Problems to solve
**1.** Answer these from the essay on Howard Dean and the South below, one line each:
(a) What state is the candidate who offers the glass of Lipton Instant from?
(b) What does the writer say she buries her Democratic leanings in?
(c) Whose song does the essay suggest a southerner might confess a love for?
**2.** Translate this sentence from the essay on Howard Dean and the South below into Spanish: "I refuse to believe that the South really belongs to the Republicans."
**3.** Extend the essay on Howard Dean and the South below with a few more paragraphs, starting right after its final line.

Debra McCorkle

Southern Comforting

Howard Dean was obviously born north of the Mason-Dixon Line. He proved it with the well-meaning but badly-stated desire to "want to be the candidate for guys with Confederate flags in their pickup trucks." Howard, if you were a southerner, you would never call your future constituents rednecks! You would win them over by descriptions of your grandma's fried apple turnovers, or recalling a moment in which you begged Jesus Christ to help you, or by confessing your love for a Johnny Cash song. See, that's how I haven't gotten run out of my southern town yet for my liberal views. I bury that horse pill of Democratic leanings in a sweet potato soufflé of my genuine southern life. I refuse to believe that the South really belongs to the Republicans. I just tend to think that the conservatives mix the stuff that concerns the citizenry with a heaping spoonful of Dixie Crystal sugar. They sweeten that iced tea while a candidate from Vermont sticks a glass of Lipton Instant in our faces with two cubes of ice and a packet of Sweet and Low and tells us to drink it. It's just not the same, Howard.

Provided data
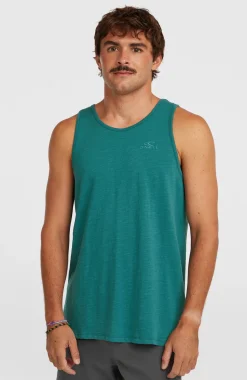 HerenO'Neill Slub tanktop| Groen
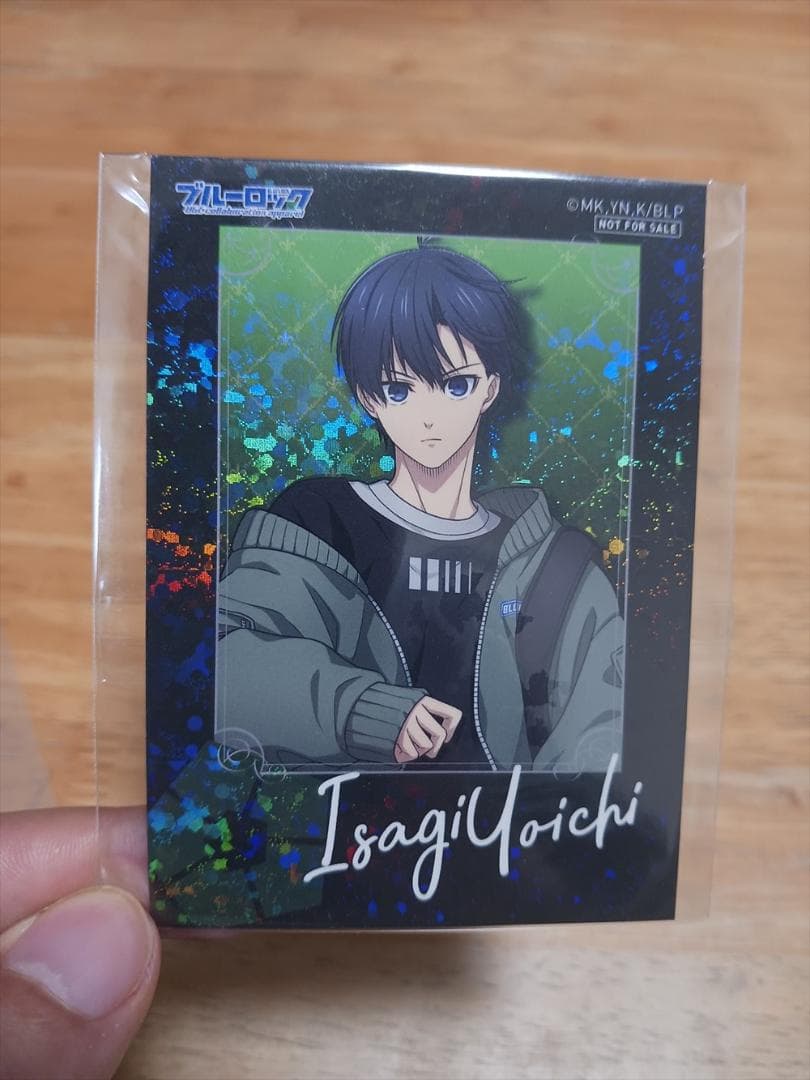 ブルーロック 全14種 UGCコラボ特典カード　レア＆ホログラム ver.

Answers to the problems
**1.**
(a) Vermont
(b) A sweet potato soufflé of her genuine southern life
(c) Johnny Cash

**2.** Me niego a creer que el Sur realmente pertenezca a los republicanos.

**3.**
Of course you want to be the candidate of the trailer park as well as of Hilton Head's Sun City. However, it's pretty obvious to me that you haven't read your Molly Ivins or even your Jeff Foxworthy. No matter how I feel about you, Mr. Dean, I have doubts that we're gonna be able to work this out. Wesley Clark did not tickle my innards when he announced his intention to court me and the others; still, the man has lived in Arkansas enough to be technically southern, even if he spent most of those years in the army. What's more, military life has a similarity to southern life -- you can't always say exactly what you think without a little obfuscation in order not to get folks all upset. My spiritual teacher Jill Conner Browne, head of the Sweet Potato Queens of Jackson, MS, said that if you really think that so-and-so is a complete psychobitch, you just say "that so-and-so, bless her little heart," since we southerners can't actually say what we think in polite society. All the women will know what we really mean, and all the men will still think we're nice proper ladies.

I have a great friend from Cairo, GA who often winces at the plainspoken and often harsh words of his girlfriend toward others. One time he just smiled at me sadly and said, "She's from Michigan, you know." We both knew what he meant. I might agree with her eight times out of ten, but she needs some tutoring. The south might be a hotbed of Baptist fundamentalism, but we strive to be silver-tongued devils.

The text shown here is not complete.